A liberdade, tal como a conhecemos enquanto sociedade democrática, não está em perigo. Necessita, sim, de estar sob constante vigilância, para que os seus valores não se diluam. Só assim é possível aspirar a uma cidadania activa e consciente de valores como a solidariedade, a igualdade e a justiça. A qualidade do ensino, nas escolas e universidades, e a promoção da literacia são os pilares desses preciosos bens comuns.
Estaremos a atravessar uma crise de valores ou é apenas um passo na evolução acelerada da sociedade, cujas instituições que alicerçam as democracias não conseguem acompanhar?
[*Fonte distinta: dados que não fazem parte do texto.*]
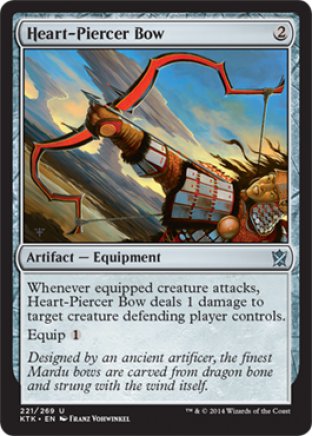 Heart-Piercer Bow | Khans of Tarkir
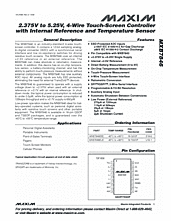 DataSheet MXB7846 pdf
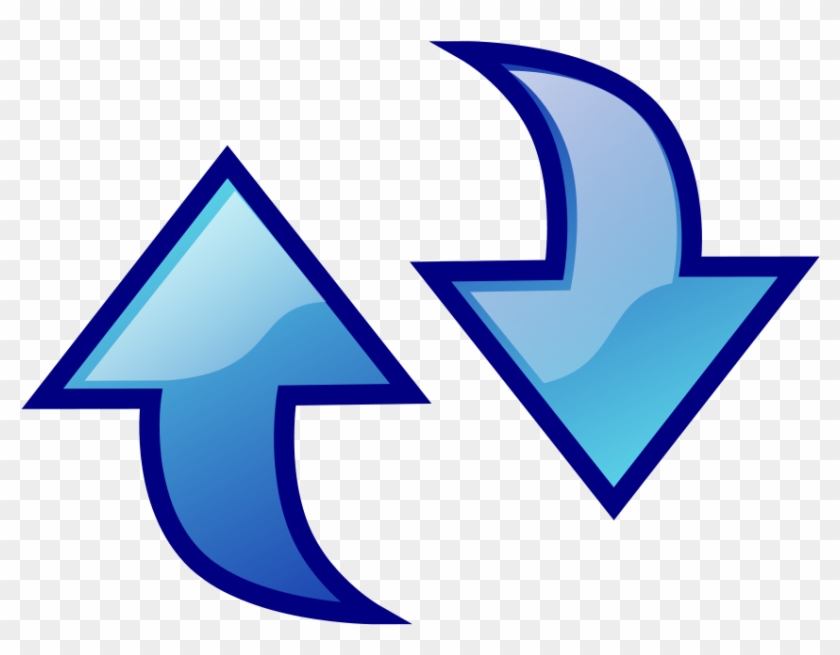 Arrow Clip Art - Swap Clipart #99731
As conclusões do debate Liberdade, cidadania e responsabilidade em tempos de crise de valores, do ciclo Psuperior Talks, não são definitivas, mas ficou assente a necessidade de ter sempre o dedo perto do botão de alarme e estar atento aos sinais. O sistema de ensino tem aqui um papel decisivo, já que é através da educação e da promoção da literacia que as sociedades evoluem no sentido da inclusão, da igualdade e da solidariedade.
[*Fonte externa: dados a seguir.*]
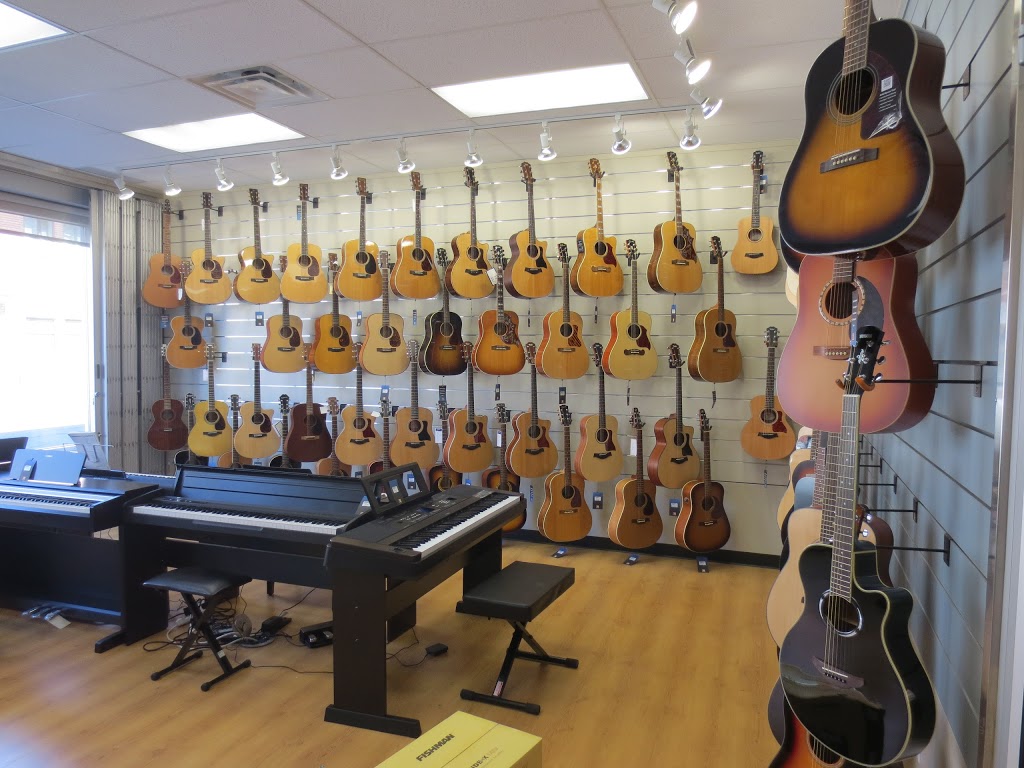 Instruments de musique Long & McQuade | 6125 Rue Corbeil, Trois-Rivières, QC G8Z 4S6, Canada | Phone: (819) 691-0071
Este foi um dos pontos base do debate promovido pelo PÚBLICO, com o patrocínio da Santa Casa da Misericórdia de Lisboa (SCML) e o apoio da Universidade de Trás-os-Montes e Alto Douro (UTAD). Além do constitucionalista, juntaram-se à mesma mesa virtual Ana Vitória Azevedo, administradora da SCML, Humberto Martins, investigador e professor da UTAD, e Maria Ferreira, presidente da Associação Académica da UTAD. A moderação esteve a cargo de Manuel Carvalho, director do PÚBLICO.
“Temos de assumir que este é um mundo das redes sociais, das tecnologias e não vamos andar para trás”, continuou Ana Azevedo, remetendo para a necessidade de adaptação do sistema de ensino. “O papel dos professores é o de ‘cola’ da informação e dar-lhe sustentabilidade, para que os alunos tenham uma atitude crítica em relação ao que lêem”, disse.
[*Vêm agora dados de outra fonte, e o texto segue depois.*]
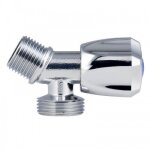 Robinet machine � laver oblique avec angle accentu� 30 adrien riquier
As redes sociais e a liberdade
Para a construção de uma cidadania activa e mais consciente dos problemas é impossível contornar o papel das redes sociais. Como definiu Maria Ferreira, “as redes sociais estão a colocar o problema de serem todos iguais”, de alinharem “em modas”, impedindo assim a discussão de temas “que exijam mais pensamento. Há uma uniformização do pensamento fomentada pelas redes sociais”.
Pode ser esse um sinal de menor liberdade? Humberto Martins prefere falar em “ilusão”, quando o tema é o acesso igual à informação ou à manifestação da opinião de cada um. “Pensar que dominamos o nosso ecossistema é uma falácia” – defende, acrescentando: “Sociologicamente, a liberdade é uma impossibilidade, pois é feita de códigos, de concessões”.
Na opinião de Pedro Bacelar de Vasconcelos, a evolução das sociedades está intimamente ligada aos meios de transmissão de informação, lembrando o “forte papel de mediação” da imprensa dos primórdios, com actores e consumidores de “níveis sociais mais instruídos”. Com a universalização do acesso aos meios de comunicação, os cidadãos ganharam mais consciência da sua “falta de influência, de importância, de irrelevância do que dizem”, transformando as redes sociais num palco para “as opiniões mais desvairadas”.
Numa análise mais aprofundada ao sistema democrático como o concebemos, o constitucionalista defende haver “muita gente que se sente frustrada, porque não consegue realizar as ilusões que lhes foram criadas” por uma cultura capitalista, de sucesso e de oportunidades iguais para todos. Ou, como disse Humberto Martins, “a horizontalização das possibilidades não existe”.
Este professor universitário considera, porém, que a crise de valores aqui posta em questão, especialmente nos mais jovens, é “um mito”, por ser “etnocêntrica e sociocêntrica”. “Os jovens não se tornaram seres acríticos, indiferentes. Não há um abandono da causa pública.”